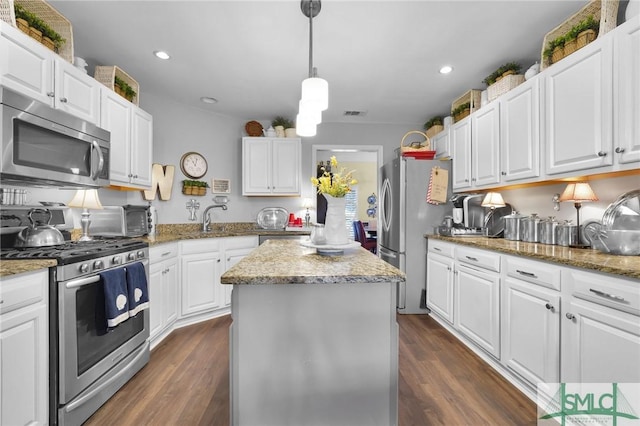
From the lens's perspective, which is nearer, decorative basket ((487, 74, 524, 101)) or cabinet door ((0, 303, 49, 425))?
cabinet door ((0, 303, 49, 425))

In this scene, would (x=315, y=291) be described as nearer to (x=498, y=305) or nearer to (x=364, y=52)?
(x=498, y=305)

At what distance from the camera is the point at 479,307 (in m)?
2.32

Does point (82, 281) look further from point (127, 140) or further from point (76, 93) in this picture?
point (127, 140)

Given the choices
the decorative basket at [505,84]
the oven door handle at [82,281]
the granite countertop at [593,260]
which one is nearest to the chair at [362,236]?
the decorative basket at [505,84]

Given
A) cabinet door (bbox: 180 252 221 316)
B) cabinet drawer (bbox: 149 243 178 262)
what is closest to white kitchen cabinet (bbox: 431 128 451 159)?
cabinet door (bbox: 180 252 221 316)

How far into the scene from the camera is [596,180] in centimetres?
211

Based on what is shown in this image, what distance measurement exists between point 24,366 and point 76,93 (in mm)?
1787

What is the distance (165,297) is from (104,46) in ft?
7.29

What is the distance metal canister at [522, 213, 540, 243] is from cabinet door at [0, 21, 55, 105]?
11.8 ft

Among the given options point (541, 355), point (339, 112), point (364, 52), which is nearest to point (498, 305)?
point (541, 355)

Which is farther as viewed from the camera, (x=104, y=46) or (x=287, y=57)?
(x=287, y=57)

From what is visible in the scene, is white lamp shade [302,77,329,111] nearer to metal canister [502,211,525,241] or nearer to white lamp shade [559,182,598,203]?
white lamp shade [559,182,598,203]

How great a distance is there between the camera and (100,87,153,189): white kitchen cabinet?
8.00 feet

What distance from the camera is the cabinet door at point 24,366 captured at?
1.23 metres
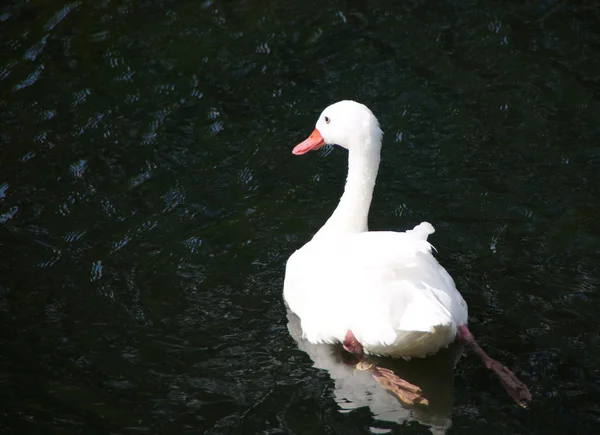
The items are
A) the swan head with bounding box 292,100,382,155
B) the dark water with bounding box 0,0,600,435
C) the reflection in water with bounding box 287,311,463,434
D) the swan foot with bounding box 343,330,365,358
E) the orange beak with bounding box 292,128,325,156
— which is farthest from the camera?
the orange beak with bounding box 292,128,325,156

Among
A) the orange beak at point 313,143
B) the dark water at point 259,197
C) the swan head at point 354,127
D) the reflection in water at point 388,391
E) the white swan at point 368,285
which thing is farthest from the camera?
the orange beak at point 313,143

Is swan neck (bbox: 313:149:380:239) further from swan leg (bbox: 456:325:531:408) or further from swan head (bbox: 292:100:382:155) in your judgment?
swan leg (bbox: 456:325:531:408)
━━━
_Instruction_
Render every line of the records above as a JSON list of strings, one string per line, with blank lines skipped. Leave the pictures out.

_Answer in full_
[
  "From the lens's perspective, which is nearer, decorative basket ((487, 74, 524, 101)) or cabinet door ((0, 303, 49, 425))?",
  "cabinet door ((0, 303, 49, 425))",
  "In this scene, would (x=315, y=291) be described as nearer to (x=498, y=305) or nearer to (x=364, y=52)?",
  "(x=498, y=305)",
  "At what distance from the camera is the point at 479,307 (in m)?",
  "2.32",
  "Does point (82, 281) look further from point (127, 140) or further from point (76, 93) in this picture?",
  "point (127, 140)",
  "Given the choices",
  "the decorative basket at [505,84]",
  "the oven door handle at [82,281]",
  "the granite countertop at [593,260]",
  "which one is nearest to the chair at [362,236]?",
  "the decorative basket at [505,84]",
  "Given",
  "A) cabinet door (bbox: 180 252 221 316)",
  "B) cabinet drawer (bbox: 149 243 178 262)",
  "what is closest to white kitchen cabinet (bbox: 431 128 451 159)?",
  "cabinet door (bbox: 180 252 221 316)",
  "How far into the scene from the camera is [596,180] in centimetres?",
  "211",
  "Based on what is shown in this image, what distance measurement exists between point 24,366 and point 76,93 (in mm)?",
  "1787",
  "What is the distance (165,297) is from (104,46) in ft?",
  "7.29",
  "What is the distance metal canister at [522, 213, 540, 243] is from cabinet door at [0, 21, 55, 105]?",
  "11.8 ft",
  "Among the given options point (541, 355), point (339, 112), point (364, 52), which is nearest to point (498, 305)?",
  "point (541, 355)",
  "Which is farther as viewed from the camera, (x=104, y=46) or (x=287, y=57)?",
  "(x=287, y=57)",
  "From what is visible in the scene, is white lamp shade [302,77,329,111] nearer to metal canister [502,211,525,241] or nearer to white lamp shade [559,182,598,203]?",
  "white lamp shade [559,182,598,203]",
  "How great a distance is there between the camera and (100,87,153,189): white kitchen cabinet?",
  "8.00 feet",
  "What distance from the camera is the cabinet door at point 24,366 captured at?",
  "1.23 metres",
  "The items are",
  "A) the swan head with bounding box 292,100,382,155",
  "B) the dark water with bounding box 0,0,600,435",
  "C) the reflection in water with bounding box 287,311,463,434",
  "D) the swan foot with bounding box 343,330,365,358",
  "E) the orange beak with bounding box 292,128,325,156",
  "— which is farthest from the camera?",
  "the orange beak with bounding box 292,128,325,156",
  "Among",
  "A) the orange beak at point 313,143",
  "B) the dark water at point 259,197",
  "C) the swan head at point 354,127",
  "D) the reflection in water at point 388,391",
  "E) the white swan at point 368,285",
  "which thing is farthest from the camera?",
  "the orange beak at point 313,143",
  "Is swan neck (bbox: 313:149:380:239) further from swan leg (bbox: 456:325:531:408) or further from swan head (bbox: 292:100:382:155) in your judgment?",
  "swan leg (bbox: 456:325:531:408)"
]